Authors: Shayan Rezvanigilkolaei, Shayesteh Vefaghnematollahi

Abstract:

Electrical impedance tomography is a non-invasive medical imaging technique suitable for medical applications. This paper describes an electrical impedance tomography device with the ability to navigate a robotic arm to manipulate a target object. The design of the device includes various hardware and software sections to perform medical imaging and control the robotic arm. In its hardware section an image is formed by 16 electrodes which are located around a container. This image is used to navigate a 3DOF robotic arm to reach the exact location of the target object.

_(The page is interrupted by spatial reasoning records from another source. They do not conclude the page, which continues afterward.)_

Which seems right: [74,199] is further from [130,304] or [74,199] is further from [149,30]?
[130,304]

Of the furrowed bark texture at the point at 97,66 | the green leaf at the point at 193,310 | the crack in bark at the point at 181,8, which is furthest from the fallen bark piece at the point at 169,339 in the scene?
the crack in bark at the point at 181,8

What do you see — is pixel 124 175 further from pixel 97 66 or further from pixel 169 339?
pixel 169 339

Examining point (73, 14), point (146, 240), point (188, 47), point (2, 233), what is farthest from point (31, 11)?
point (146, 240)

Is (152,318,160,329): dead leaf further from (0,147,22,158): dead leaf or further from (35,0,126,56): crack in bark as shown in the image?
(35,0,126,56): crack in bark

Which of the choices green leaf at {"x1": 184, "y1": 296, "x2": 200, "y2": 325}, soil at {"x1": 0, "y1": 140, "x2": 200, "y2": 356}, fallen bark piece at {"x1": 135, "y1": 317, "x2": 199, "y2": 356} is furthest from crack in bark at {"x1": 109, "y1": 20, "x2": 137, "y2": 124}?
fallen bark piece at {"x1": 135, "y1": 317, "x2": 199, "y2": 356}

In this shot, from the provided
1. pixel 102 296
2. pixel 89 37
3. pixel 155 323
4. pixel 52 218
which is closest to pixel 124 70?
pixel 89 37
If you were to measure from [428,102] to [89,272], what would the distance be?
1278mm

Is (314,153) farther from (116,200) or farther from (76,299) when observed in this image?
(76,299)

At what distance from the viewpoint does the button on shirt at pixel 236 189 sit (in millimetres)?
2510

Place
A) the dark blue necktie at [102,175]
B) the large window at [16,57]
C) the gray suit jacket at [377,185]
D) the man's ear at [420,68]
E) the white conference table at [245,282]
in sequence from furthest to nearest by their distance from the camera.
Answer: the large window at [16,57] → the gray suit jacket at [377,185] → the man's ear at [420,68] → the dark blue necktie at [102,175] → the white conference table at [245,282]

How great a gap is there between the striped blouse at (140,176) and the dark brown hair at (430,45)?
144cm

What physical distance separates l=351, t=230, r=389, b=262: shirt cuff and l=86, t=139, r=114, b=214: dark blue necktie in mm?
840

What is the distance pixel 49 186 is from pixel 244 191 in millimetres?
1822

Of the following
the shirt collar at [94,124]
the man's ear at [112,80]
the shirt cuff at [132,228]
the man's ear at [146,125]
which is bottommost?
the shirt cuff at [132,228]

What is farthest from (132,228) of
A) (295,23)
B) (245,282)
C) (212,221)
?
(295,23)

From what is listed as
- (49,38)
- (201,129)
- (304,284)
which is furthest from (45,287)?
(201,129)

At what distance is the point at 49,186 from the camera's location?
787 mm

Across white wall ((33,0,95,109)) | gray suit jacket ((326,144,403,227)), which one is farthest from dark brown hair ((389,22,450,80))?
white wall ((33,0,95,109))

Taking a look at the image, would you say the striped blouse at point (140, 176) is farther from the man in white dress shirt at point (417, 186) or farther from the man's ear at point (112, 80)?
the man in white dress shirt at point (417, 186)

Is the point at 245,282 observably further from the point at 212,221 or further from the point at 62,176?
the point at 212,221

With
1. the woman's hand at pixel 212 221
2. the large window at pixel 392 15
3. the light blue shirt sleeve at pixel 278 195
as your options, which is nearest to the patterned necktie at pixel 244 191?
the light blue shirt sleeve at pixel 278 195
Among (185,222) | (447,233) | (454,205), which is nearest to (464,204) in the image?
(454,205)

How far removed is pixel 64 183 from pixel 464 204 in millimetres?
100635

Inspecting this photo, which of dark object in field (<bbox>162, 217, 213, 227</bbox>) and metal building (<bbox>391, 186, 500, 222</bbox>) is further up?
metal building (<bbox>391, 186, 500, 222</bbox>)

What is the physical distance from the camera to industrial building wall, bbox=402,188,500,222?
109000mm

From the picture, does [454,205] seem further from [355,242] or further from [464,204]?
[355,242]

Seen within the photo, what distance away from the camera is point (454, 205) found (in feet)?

The data set to form the impedance imaging is obtained by having repeated current injections and voltage measurements between all electrode pairs. After performing the necessary calculations to obtain the impedance, information is transmitted to the computer. This data is fed and then executed in MATLAB which is interfaced with EIDORS (Electrical Impedance Tomography Reconstruction Software) to reconstruct the image based on the acquired data. In the next step, the coordinates of the center of the target object are calculated by image processing toolbox of MATLAB (IPT). Finally, these coordinates are used to calculate the angles of each joint of the robotic arm. The robotic arm moves to the desired tissue with the user command.

Keywords: Electrical impedance tomography, EIT, Surgeon robot, image processing of Electrical impedance tomography.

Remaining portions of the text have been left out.